> **What the exercise asks**
Replace every "slide" with "page" throughout the entries below, and leave everything else as it is.
□ □ □
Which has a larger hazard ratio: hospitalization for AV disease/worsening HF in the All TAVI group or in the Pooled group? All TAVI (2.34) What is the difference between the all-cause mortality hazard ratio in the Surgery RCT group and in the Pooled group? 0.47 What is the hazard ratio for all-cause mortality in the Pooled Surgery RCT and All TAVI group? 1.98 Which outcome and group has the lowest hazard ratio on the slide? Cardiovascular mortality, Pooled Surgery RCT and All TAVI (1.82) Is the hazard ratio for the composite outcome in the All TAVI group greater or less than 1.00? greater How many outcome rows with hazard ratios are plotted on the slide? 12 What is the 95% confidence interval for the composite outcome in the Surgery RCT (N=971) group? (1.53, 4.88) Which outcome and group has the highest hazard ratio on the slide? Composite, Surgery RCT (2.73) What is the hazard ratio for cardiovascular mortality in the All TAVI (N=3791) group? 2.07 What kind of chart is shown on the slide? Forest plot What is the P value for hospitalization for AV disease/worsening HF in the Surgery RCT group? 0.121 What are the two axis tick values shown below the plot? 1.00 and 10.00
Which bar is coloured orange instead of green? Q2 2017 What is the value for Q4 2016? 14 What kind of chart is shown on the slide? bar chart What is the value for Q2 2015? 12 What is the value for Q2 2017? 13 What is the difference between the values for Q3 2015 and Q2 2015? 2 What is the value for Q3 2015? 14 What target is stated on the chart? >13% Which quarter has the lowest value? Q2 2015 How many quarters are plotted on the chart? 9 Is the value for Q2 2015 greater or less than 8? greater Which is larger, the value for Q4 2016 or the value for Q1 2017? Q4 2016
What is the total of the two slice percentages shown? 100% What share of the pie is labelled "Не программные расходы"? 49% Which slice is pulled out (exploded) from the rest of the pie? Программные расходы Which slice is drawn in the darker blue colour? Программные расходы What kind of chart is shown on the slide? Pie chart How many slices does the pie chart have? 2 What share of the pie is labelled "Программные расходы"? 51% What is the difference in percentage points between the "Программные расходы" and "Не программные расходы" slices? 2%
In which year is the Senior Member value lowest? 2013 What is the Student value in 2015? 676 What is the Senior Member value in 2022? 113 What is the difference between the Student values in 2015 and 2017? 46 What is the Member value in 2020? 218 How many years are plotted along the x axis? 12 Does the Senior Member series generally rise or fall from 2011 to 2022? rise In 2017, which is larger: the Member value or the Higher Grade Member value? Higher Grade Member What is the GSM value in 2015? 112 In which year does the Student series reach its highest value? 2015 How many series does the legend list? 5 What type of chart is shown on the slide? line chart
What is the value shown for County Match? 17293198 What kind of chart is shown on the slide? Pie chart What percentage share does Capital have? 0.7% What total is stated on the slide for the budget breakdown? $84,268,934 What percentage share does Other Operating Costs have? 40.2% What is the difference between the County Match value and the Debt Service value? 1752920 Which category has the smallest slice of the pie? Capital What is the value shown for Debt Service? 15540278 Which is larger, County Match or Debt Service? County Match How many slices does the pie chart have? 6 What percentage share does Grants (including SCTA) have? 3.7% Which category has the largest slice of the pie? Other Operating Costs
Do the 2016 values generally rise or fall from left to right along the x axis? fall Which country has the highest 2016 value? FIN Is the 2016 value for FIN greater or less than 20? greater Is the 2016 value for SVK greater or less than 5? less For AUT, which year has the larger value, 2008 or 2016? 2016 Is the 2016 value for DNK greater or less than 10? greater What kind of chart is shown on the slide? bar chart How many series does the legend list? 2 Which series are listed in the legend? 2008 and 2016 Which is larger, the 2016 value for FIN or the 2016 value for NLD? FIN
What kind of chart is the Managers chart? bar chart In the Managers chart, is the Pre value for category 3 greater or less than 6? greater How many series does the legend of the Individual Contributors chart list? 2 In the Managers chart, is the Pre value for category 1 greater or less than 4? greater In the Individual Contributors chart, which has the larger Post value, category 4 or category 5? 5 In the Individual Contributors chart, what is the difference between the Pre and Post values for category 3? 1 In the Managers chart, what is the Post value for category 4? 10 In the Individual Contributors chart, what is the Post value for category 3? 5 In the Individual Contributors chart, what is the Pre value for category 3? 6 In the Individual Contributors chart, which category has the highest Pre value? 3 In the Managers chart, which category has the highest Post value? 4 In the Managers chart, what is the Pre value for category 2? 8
□ □ □
> **Answer**
Which has a larger hazard ratio: hospitalization for AV disease/worsening HF in the All TAVI group or in the Pooled group? All TAVI (2.34) What is the difference between the all-cause mortality hazard ratio in the Surgery RCT group and in the Pooled group? 0.47 What is the hazard ratio for all-cause mortality in the Pooled Surgery RCT and All TAVI group? 1.98 Which outcome and group has the lowest hazard ratio on the page? Cardiovascular mortality, Pooled Surgery RCT and All TAVI (1.82) Is the hazard ratio for the composite outcome in the All TAVI group greater or less than 1.00? greater How many outcome rows with hazard ratios are plotted on the page? 12 What is the 95% confidence interval for the composite outcome in the Surgery RCT (N=971) group? (1.53, 4.88) Which outcome and group has the highest hazard ratio on the page? Composite, Surgery RCT (2.73) What is the hazard ratio for cardiovascular mortality in the All TAVI (N=3791) group? 2.07 What kind of chart is shown on the page? Forest plot What is the P value for hospitalization for AV disease/worsening HF in the Surgery RCT group? 0.121 What are the two axis tick values shown below the plot? 1.00 and 10.00
Which bar is coloured orange instead of green? Q2 2017 What is the value for Q4 2016? 14 What kind of chart is shown on the page? bar chart What is the value for Q2 2015? 12 What is the value for Q2 2017? 13 What is the difference between the values for Q3 2015 and Q2 2015? 2 What is the value for Q3 2015? 14 What target is stated on the chart? >13% Which quarter has the lowest value? Q2 2015 How many quarters are plotted on the chart? 9 Is the value for Q2 2015 greater or less than 8? greater Which is larger, the value for Q4 2016 or the value for Q1 2017? Q4 2016
What is the total of the two slice percentages shown? 100% What share of the pie is labelled "Не программные расходы"? 49% Which slice is pulled out (exploded) from the rest of the pie? Программные расходы Which slice is drawn in the darker blue colour? Программные расходы What kind of chart is shown on the page? Pie chart How many slices does the pie chart have? 2 What share of the pie is labelled "Программные расходы"? 51% What is the difference in percentage points between the "Программные расходы" and "Не программные расходы" slices? 2%
In which year is the Senior Member value lowest? 2013 What is the Student value in 2015? 676 What is the Senior Member value in 2022? 113 What is the difference between the Student values in 2015 and 2017? 46 What is the Member value in 2020? 218 How many years are plotted along the x axis? 12 Does the Senior Member series generally rise or fall from 2011 to 2022? rise In 2017, which is larger: the Member value or the Higher Grade Member value? Higher Grade Member What is the GSM value in 2015? 112 In which year does the Student series reach its highest value? 2015 How many series does the legend list? 5 What type of chart is shown on the page? line chart
What is the value shown for County Match? 17293198 What kind of chart is shown on the page? Pie chart What percentage share does Capital have? 0.7% What total is stated on the page for the budget breakdown? $84,268,934 What percentage share does Other Operating Costs have? 40.2% What is the difference between the County Match value and the Debt Service value? 1752920 Which category has the smallest slice of the pie? Capital What is the value shown for Debt Service? 15540278 Which is larger, County Match or Debt Service? County Match How many slices does the pie chart have? 6 What percentage share does Grants (including SCTA) have? 3.7% Which category has the largest slice of the pie? Other Operating Costs
Do the 2016 values generally rise or fall from left to right along the x axis? fall Which country has the highest 2016 value? FIN Is the 2016 value for FIN greater or less than 20? greater Is the 2016 value for SVK greater or less than 5? less For AUT, which year has the larger value, 2008 or 2016? 2016 Is the 2016 value for DNK greater or less than 10? greater What kind of chart is shown on the page? bar chart How many series does the legend list? 2 Which series are listed in the legend? 2008 and 2016 Which is larger, the 2016 value for FIN or the 2016 value for NLD? FIN
What kind of chart is the Managers chart? bar chart In the Managers chart, is the Pre value for category 3 greater or less than 6? greater How many series does the legend of the Individual Contributors chart list? 2 In the Managers chart, is the Pre value for category 1 greater or less than 4? greater In the Individual Contributors chart, which has the larger Post value, category 4 or category 5? 5 In the Individual Contributors chart, what is the difference between the Pre and Post values for category 3? 1 In the Managers chart, what is the Post value for category 4? 10 In the Individual Contributors chart, what is the Post value for category 3? 5 In the Individual Contributors chart, what is the Pre value for category 3? 6 In the Individual Contributors chart, which category has the highest Pre value? 3 In the Managers chart, which category has the highest Post value? 4 In the Managers chart, what is the Pre value for category 2? 8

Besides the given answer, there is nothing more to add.